Естественным образом большая нагрузка в этическом самосознании легла на христианскую православную веру, при всем том, что потери Церкви были тогда неисчислимы: «Разрушены божественныя церкви, осквернены быша ссуди священии и святые кресты и святые книги, потоптана быша святая места, святители мечю во ядь быша, плоти преподобныхъмнихъ птицамъ на снедь повержени быша, кровь и отець и братья нашея, аки вода многа, землю напои», — говорит в своем скорбном Поучении 80-х гг. XIII века Серапион Владимирский и продолжает: «...князий нашихъ воеводъ крепость ищезе, храбрии наша, страха наполъньшася, бежаша...» С чего же пришлось начинать собирать державу князю Александру, с какого исходного пункта?
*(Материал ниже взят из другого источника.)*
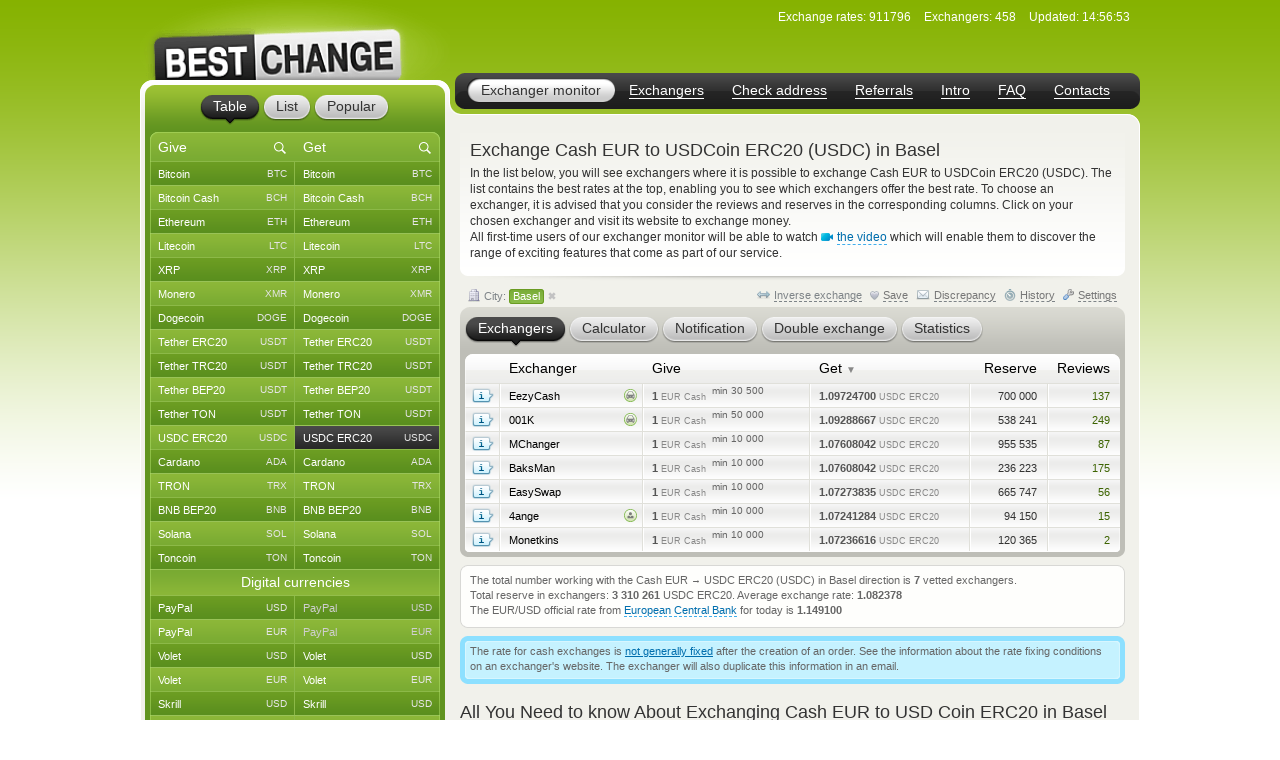

--- FILE ---
content_type: image/svg+xml
request_url: https://www.bestchange.com/images/marks/verifying.svg
body_size: 505
content:
<svg version="1.1" xmlns="http://www.w3.org/2000/svg" x="0" y="0" viewBox="0 0 12.8 12.6" style="enable-background:new 0 0 12.8 12.6" xml:space="preserve"><style>.st2{fill:#7a7c7a}</style><linearGradient id="SVGID_1_" gradientUnits="userSpaceOnUse" x1="6.4" y1="12.956" x2="6.4" y2="1.153" gradientTransform="translate(0 -.756)"><stop offset="0" style="stop-color:#cfe0ad"/><stop offset="1" style="stop-color:#fff"/></linearGradient><path d="M12.4 6.3c0 1.6-.6 3-1.6 4-1.1 1.2-2.6 1.9-4.4 1.9-1.7 0-3.3-.7-4.4-1.9-1-1-1.6-2.5-1.6-4C.4 3 3.1.4 6.3.4 9.7.3 12.4 3 12.4 6.3z" style="fill:url(#SVGID_1_)"/><path d="M6.4 12.6c-1.8 0-3.5-.7-4.7-2C.7 9.5 0 7.9 0 6.3 0 2.8 2.8 0 6.3 0 8 0 9.6.6 10.9 1.8c1.2 1.2 1.9 2.8 1.9 4.5 0 1.6-.6 3.2-1.7 4.3-1.2 1.3-2.9 2-4.7 2zM6.5.8h-.2C3.2.8.8 3.3.8 6.3c0 1.4.6 2.8 1.5 3.7 1 1.1 2.6 1.8 4.1 1.8 1.6 0 3.1-.6 4.1-1.8 1-1 1.5-2.3 1.5-3.7 0-1.5-.6-2.9-1.7-4-1-1-2.4-1.5-3.8-1.5z" style="fill:#86bb56"/><g><circle class="st2" cx="6.3" cy="4.6" r="1.5"/><path class="st2" d="M9.3 9H3.5V7.3c0-.4.3-.7.7-.7h1.4L6.4 8l.7-1.4h1.5c.4 0 .7.4.7.7V9z"/></g></svg>

--- FILE ---
content_type: image/svg+xml
request_url: https://www.bestchange.com/images/marks/delivery.svg
body_size: 641
content:
<svg version="1.1" xmlns="http://www.w3.org/2000/svg" x="0" y="0" viewBox="0 0 12.8 12.6" style="enable-background:new 0 0 12.8 12.6" xml:space="preserve"><style>.st2{fill:#7a7c7a}.st4,.st6{fill:#fff}.st6{opacity:.64;enable-background:new}</style><linearGradient id="SVGID_1_" gradientUnits="userSpaceOnUse" x1="6.4" y1="24.346" x2="6.4" y2="12.543" gradientTransform="translate(0 -12.167)"><stop offset="0" style="stop-color:#cfe0ad"/><stop offset="1" style="stop-color:#fff"/></linearGradient><path d="M12.4 6.3c0 1.6-.6 3-1.6 4-1.1 1.2-2.6 1.9-4.4 1.9-1.7 0-3.3-.7-4.4-1.9-1-1-1.6-2.5-1.6-4C.4 3 3.1.4 6.3.4 9.7.3 12.4 3 12.4 6.3z" style="fill:url(#SVGID_1_)"/><path d="M6.4 12.6c-1.8 0-3.5-.7-4.7-2C.6 9.5 0 7.9 0 6.3 0 2.8 2.8 0 6.3 0 8-.1 9.6.6 10.8 1.8s1.9 2.8 1.9 4.5c0 1.6-.6 3.2-1.7 4.3-1.2 1.3-2.8 2-4.6 2zM6.5.8h-.2C3.2.8.8 3.3.8 6.3c0 1.4.6 2.8 1.5 3.7 1 1.1 2.5 1.8 4.1 1.8s3.1-.6 4.1-1.8c1-1 1.5-2.3 1.5-3.7 0-1.5-.6-2.9-1.7-4-1-1-2.4-1.5-3.8-1.5z" style="fill:#86bb56"/><g><path class="st2" d="M2.4 5.3h7.9v3.3H2.4z"/><path class="st4" d="M6 7h.8v.8H6z" style="opacity:.5"/><path class="st2" d="M3.3 8.2h1.1v1.5H3.3zM8.5 8.2h1.1v1.5H8.5z"/><path class="st4" d="M3.6 5.3h5.6V6H3.6z" style="opacity:.64"/><path class="st2" d="M10 6.5H2.8l.1-.3C3 5 3.5 3.8 4.3 2.5l.1-.1h4l.1.1c.7 1.2 1.2 2.4 1.4 3.6l.1.4zm-6.5-.6h5.8C9 4.9 8.6 4 8.1 3H4.7c-.6 1-1 1.9-1.2 2.9z"/><path class="st6" d="M3.8 7.2v-.9h-.9v1.8h1.8v-.9zM9 7.2v-.9h.9v1.8H8.1v-.9z"/></g></svg>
«Не уберегшие свою страну князья, несомненно, потеряли уважение своих не защищенных ими подданных, и культ их рода, Прошлого-в-настоящем, естественным образом не мог не утратить часть своих прав в культуре, а приобрести их, значит, должна была Вечность-в-настоящем. Но главное, пропасть между ними, едва не исчезнувшая, расширилась и углубилась. Она так и осталась свойством русского надсознания, русской самоочевидности, вплоть до Нового, если не Новейшего времени: фольклор ведь так и не был допущен народом в материалы письма. В то время как в Скандинавии процесс записи песен скальдов и саг достиг своего апогея, на Руси всяческая культурная жизнь оказалась сильно заторможена. В существовании на Руси богатого фольклора и до этого, и после сомневаться не приходится. И некоторое его влияние на письменность продолжалось в XIV—XV вв. Но его влияние уже несколько иного, нежели прежде, характера. Вместе с окончанием XIII в. ушла из жизни значительная часть языческих традиций, имевших наибольшее отражение в письменной литературе, — традиций княжеского рода». Начинать пришлось с чистого листа.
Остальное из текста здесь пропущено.